By: Janice Johnson-Plumer
Many times, we are forced to find words to comfort someone who has lost a loved one. We try to be there for our friend telling them, “sorry for your loss,” “please let me know if there is anything I can do,” or “I am here to help.”
But what if you are the one who is experiencing the loss? What are some ways you are able to get through the experience? There is no wrong or right way to get through it, but I do know it is a day by day process. Since experiencing my loss I have found the following tips to be helpful:
A relationship with a higher being: I find that by having a relationship with God and my church has helped me tremendously. Members of my church were very instrumental with the arrangements, logistics and just being a wealth of support. Whatever your higher power is, tap into it as often as you can.
Prayer: Praying openly has helped me through many emotions that I experienced when I lost my mother. In addition to sadness, I also felt anger, wondering why this happened to me at this point in my life. I found myself praying in my car on my way to work, in the bathroom, while I walking on my lunch hour, or at my desk. Sometimes I would utter one word and it made me feel a lot better.
Exercise: I lost my mother on a Wednesday morning and I was at the gym the next day. Running on the treadmill allowed me to release any stress that I had. When I was lifting weights, the “rest” period gave me time to reflect and think of my mother. Exercise allowed me to release a lot of my sadness while still feeling good about myself.
Surround yourself with people: There were times when the telephone would ring all the time and I couldn’t bear repeating over and over what happened to my mother. I realized I needed to be around people who knew my mother and we could share memories and talk about the good times we had with her. I know you may think you want to be alone, but being around people helps you to get through your loss much better than being alone.
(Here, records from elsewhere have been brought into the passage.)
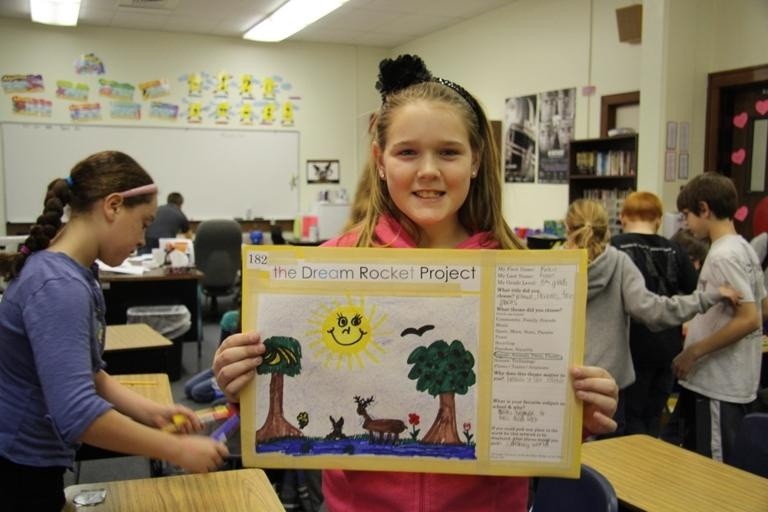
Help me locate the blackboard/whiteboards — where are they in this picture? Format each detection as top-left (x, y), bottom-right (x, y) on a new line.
top-left (0, 120), bottom-right (300, 224)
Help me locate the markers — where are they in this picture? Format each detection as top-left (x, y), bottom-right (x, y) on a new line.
top-left (159, 406), bottom-right (240, 444)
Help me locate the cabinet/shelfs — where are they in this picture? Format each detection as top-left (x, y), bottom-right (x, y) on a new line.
top-left (567, 134), bottom-right (638, 239)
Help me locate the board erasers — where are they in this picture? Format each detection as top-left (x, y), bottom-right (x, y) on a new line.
top-left (254, 218), bottom-right (263, 221)
top-left (233, 218), bottom-right (243, 221)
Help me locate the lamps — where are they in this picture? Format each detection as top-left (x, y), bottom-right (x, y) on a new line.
top-left (30, 0), bottom-right (81, 27)
top-left (242, 0), bottom-right (349, 43)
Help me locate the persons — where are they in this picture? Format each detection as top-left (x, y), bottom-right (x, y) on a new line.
top-left (559, 171), bottom-right (768, 472)
top-left (212, 52), bottom-right (618, 512)
top-left (0, 151), bottom-right (231, 512)
top-left (184, 307), bottom-right (241, 403)
top-left (138, 192), bottom-right (189, 256)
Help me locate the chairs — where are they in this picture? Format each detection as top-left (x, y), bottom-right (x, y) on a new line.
top-left (194, 219), bottom-right (242, 323)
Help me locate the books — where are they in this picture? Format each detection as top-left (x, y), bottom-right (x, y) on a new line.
top-left (575, 150), bottom-right (636, 217)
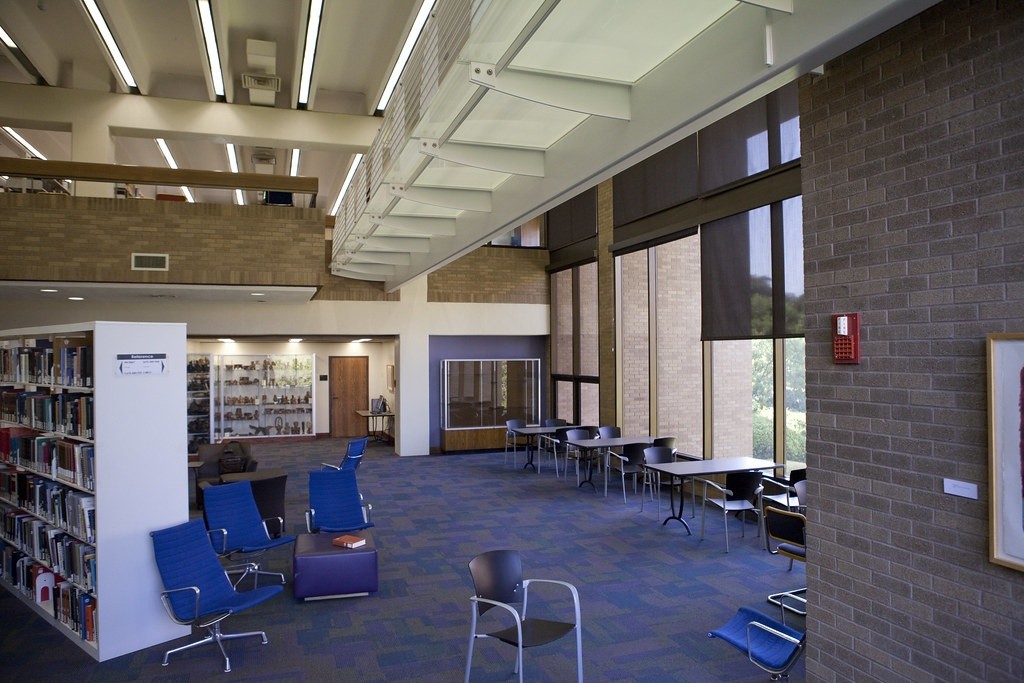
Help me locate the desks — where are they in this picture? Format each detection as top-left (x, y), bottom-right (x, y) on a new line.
top-left (642, 456), bottom-right (785, 533)
top-left (512, 425), bottom-right (574, 472)
top-left (357, 410), bottom-right (393, 444)
top-left (563, 435), bottom-right (659, 494)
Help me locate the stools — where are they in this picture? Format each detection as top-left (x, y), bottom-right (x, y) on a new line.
top-left (296, 533), bottom-right (378, 603)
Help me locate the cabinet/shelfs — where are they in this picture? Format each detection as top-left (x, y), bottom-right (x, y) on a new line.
top-left (0, 321), bottom-right (191, 651)
top-left (187, 352), bottom-right (317, 444)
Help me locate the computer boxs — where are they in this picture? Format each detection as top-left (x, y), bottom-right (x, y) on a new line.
top-left (371, 399), bottom-right (387, 413)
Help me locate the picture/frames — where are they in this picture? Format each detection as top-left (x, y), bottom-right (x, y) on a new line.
top-left (985, 333), bottom-right (1024, 574)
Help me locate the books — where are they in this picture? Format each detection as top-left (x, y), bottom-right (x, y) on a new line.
top-left (0, 540), bottom-right (96, 641)
top-left (0, 345), bottom-right (93, 390)
top-left (333, 535), bottom-right (366, 548)
top-left (0, 502), bottom-right (96, 595)
top-left (0, 426), bottom-right (94, 492)
top-left (0, 386), bottom-right (94, 442)
top-left (0, 464), bottom-right (95, 544)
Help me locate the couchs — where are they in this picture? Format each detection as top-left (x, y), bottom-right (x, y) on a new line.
top-left (201, 468), bottom-right (291, 536)
top-left (189, 442), bottom-right (255, 512)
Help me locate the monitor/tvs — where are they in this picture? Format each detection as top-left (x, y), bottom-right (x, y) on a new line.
top-left (374, 395), bottom-right (384, 414)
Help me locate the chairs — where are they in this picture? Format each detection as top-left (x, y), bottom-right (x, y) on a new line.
top-left (463, 549), bottom-right (587, 683)
top-left (503, 418), bottom-right (807, 566)
top-left (146, 436), bottom-right (374, 675)
top-left (709, 593), bottom-right (806, 683)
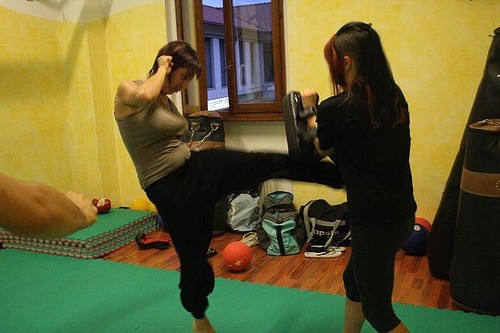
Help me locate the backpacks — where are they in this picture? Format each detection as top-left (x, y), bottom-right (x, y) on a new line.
top-left (261, 190), bottom-right (300, 255)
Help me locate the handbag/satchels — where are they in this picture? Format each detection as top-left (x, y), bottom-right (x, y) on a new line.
top-left (300, 198), bottom-right (352, 252)
top-left (226, 192), bottom-right (260, 232)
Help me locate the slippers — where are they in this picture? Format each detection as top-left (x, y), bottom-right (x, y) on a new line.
top-left (239, 232), bottom-right (259, 243)
top-left (312, 245), bottom-right (346, 251)
top-left (304, 251), bottom-right (342, 257)
top-left (246, 236), bottom-right (262, 247)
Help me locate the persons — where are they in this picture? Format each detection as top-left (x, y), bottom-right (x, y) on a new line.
top-left (2, 172), bottom-right (100, 239)
top-left (282, 20), bottom-right (419, 333)
top-left (113, 41), bottom-right (343, 332)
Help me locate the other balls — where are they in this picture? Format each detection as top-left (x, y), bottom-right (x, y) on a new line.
top-left (402, 217), bottom-right (432, 255)
top-left (224, 242), bottom-right (251, 270)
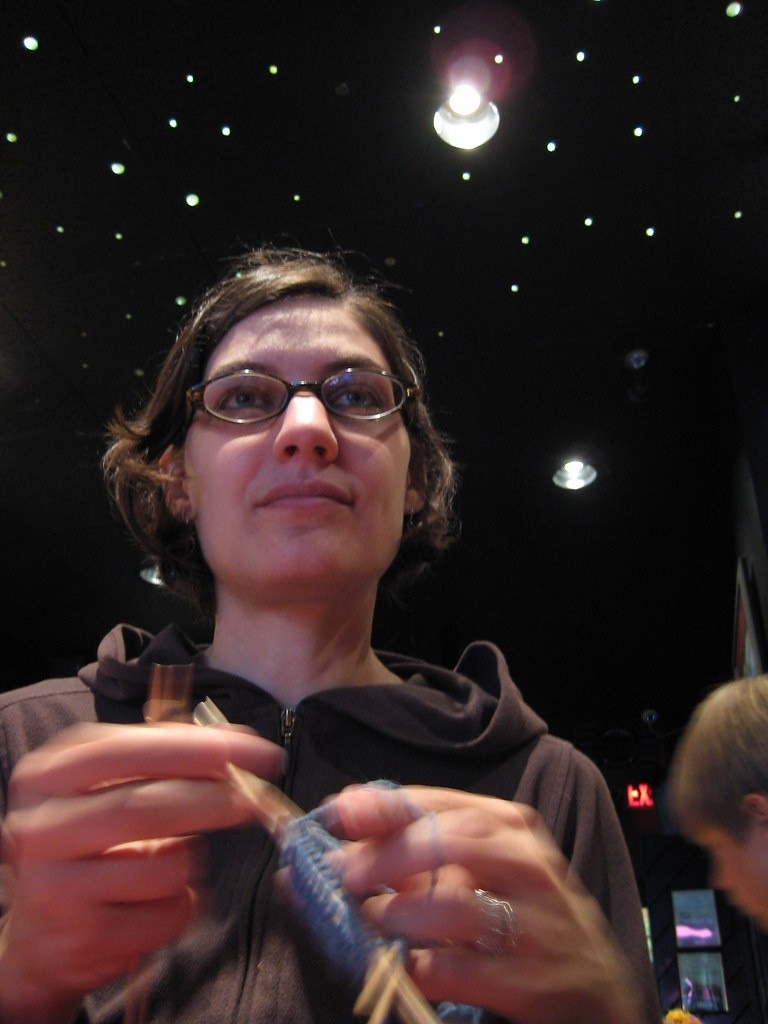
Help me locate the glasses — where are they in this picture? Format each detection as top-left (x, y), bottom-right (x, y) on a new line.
top-left (181, 366), bottom-right (419, 440)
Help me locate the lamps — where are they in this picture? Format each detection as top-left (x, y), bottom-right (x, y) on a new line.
top-left (429, 83), bottom-right (502, 152)
top-left (138, 552), bottom-right (164, 585)
top-left (552, 443), bottom-right (597, 492)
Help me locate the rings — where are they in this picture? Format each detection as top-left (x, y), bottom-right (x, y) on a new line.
top-left (474, 891), bottom-right (520, 959)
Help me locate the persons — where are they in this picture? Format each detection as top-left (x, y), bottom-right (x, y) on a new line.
top-left (0, 247), bottom-right (657, 1024)
top-left (670, 676), bottom-right (768, 937)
Know your history: Family history that is. Get to know your family history. Many of my mother’s relatives live in Virginia and I haven’t been there since I was 9. When my mother passed her relatives came to the funeral and I didn’t know who they were! It was an opportunity for me to sit with them and find out how they were related to my mother and how we had a connection. It allowed us to exchange numbers to plan a family reunion for this summer. Reaching out to family members you haven’t seen allow you to have a common thread with each other.
Be a blessing: My mother was a very nurturing and giving person. She did so much as a mother, wife, grandmother, and mother in law. This has helped me to be the same way in my relationships with my father, sister, husband, son and my in-laws. I will try to reach out and be a blessing, especially to those in need. I recently became a mentor to young girls between the ages of 16-22. What I have learned from my mother I will put into practice with others.
Share your loss: It’s hard to speak about your loss with others. However, I have found that when I mention my loss to others – especially women – I come to realize that I am not the only one who has lost a mother. I know that I have a common thread with these women and it helps discuss how they were able to deal with their loss. Their suggestions have definitely helped me.
Write your story: Journaling has helped me a great deal. When my mother was going through her cancer treatments she was told to journal, although she told me she didn’t know what to write. However, I realized my mother kept a pocket calendar for 2012. On each day she would write a word or a sentence to express how she was feeling or what she was going through that day. I read through it all the time because it’s my mothers’ story and I can feel her presence when I read it. It will also be used as a basis for writing a book one day. Even if you only write a word or a sentence, journaling can still be part of the healing process.
I hope the above tips will help you during your grieving process. If you have any other suggestions please feel free leave a comment. I am still grieving for my mother but it has become easier as time goes on.
What are some of the things that have helped you during your time of loss?